#### [The data]
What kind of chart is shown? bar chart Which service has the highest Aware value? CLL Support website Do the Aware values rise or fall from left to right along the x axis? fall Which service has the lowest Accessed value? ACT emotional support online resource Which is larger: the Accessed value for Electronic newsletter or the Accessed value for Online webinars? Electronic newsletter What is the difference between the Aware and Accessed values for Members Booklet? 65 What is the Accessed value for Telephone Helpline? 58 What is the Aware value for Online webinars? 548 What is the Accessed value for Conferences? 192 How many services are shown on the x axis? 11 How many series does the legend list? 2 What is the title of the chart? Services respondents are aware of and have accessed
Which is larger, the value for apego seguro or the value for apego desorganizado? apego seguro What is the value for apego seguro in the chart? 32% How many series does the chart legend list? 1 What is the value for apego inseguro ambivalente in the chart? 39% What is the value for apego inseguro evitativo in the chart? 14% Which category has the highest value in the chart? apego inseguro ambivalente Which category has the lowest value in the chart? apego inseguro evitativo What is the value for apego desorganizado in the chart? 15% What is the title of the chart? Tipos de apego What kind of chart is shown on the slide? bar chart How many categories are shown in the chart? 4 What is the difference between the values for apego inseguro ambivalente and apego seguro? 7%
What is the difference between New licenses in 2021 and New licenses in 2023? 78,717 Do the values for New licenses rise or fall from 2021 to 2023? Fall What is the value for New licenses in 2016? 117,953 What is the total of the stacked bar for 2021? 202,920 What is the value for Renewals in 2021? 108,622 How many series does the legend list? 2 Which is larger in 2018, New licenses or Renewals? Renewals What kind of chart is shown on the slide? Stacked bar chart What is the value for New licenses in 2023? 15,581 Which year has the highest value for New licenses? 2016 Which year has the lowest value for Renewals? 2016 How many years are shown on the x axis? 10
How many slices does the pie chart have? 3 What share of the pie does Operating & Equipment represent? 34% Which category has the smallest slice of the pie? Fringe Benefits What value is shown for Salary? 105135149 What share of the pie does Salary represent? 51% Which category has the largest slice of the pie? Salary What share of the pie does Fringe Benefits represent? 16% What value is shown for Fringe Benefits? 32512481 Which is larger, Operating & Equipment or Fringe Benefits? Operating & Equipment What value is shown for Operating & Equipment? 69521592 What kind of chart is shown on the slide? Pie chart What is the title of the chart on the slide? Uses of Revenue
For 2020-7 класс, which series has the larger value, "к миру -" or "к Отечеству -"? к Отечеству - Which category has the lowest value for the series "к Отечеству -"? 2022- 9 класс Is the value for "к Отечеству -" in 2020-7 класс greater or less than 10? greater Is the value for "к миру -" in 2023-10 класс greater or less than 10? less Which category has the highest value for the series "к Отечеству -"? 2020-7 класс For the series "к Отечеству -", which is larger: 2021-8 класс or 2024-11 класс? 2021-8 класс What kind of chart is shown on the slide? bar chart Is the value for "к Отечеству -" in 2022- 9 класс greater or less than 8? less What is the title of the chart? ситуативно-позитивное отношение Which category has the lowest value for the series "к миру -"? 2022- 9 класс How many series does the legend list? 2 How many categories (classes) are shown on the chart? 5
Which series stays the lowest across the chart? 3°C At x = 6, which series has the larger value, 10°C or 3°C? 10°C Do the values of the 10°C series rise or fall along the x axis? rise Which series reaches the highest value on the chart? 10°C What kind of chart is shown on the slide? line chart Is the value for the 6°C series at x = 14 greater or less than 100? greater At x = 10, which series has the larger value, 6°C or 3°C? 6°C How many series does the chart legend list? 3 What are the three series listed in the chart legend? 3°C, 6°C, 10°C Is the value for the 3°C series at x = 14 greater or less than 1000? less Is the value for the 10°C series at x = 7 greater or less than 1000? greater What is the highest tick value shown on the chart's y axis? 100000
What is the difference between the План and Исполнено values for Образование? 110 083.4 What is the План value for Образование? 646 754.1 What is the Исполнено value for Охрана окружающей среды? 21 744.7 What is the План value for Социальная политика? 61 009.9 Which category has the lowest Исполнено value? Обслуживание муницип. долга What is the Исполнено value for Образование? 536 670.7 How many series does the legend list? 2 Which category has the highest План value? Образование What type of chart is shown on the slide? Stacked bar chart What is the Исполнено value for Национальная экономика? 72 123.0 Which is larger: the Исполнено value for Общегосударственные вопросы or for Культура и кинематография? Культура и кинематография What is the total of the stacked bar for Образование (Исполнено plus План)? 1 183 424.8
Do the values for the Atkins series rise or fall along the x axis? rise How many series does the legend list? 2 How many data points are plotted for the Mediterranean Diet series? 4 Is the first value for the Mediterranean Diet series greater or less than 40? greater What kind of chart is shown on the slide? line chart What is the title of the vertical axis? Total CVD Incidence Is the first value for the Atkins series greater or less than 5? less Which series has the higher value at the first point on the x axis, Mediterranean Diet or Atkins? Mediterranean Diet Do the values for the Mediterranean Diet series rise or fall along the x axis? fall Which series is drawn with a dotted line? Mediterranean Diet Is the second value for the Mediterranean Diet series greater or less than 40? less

#### [Required action]
Count the lines in the listing above that contain the word "represent". Reply with the number alone.

#### [Your solution]
1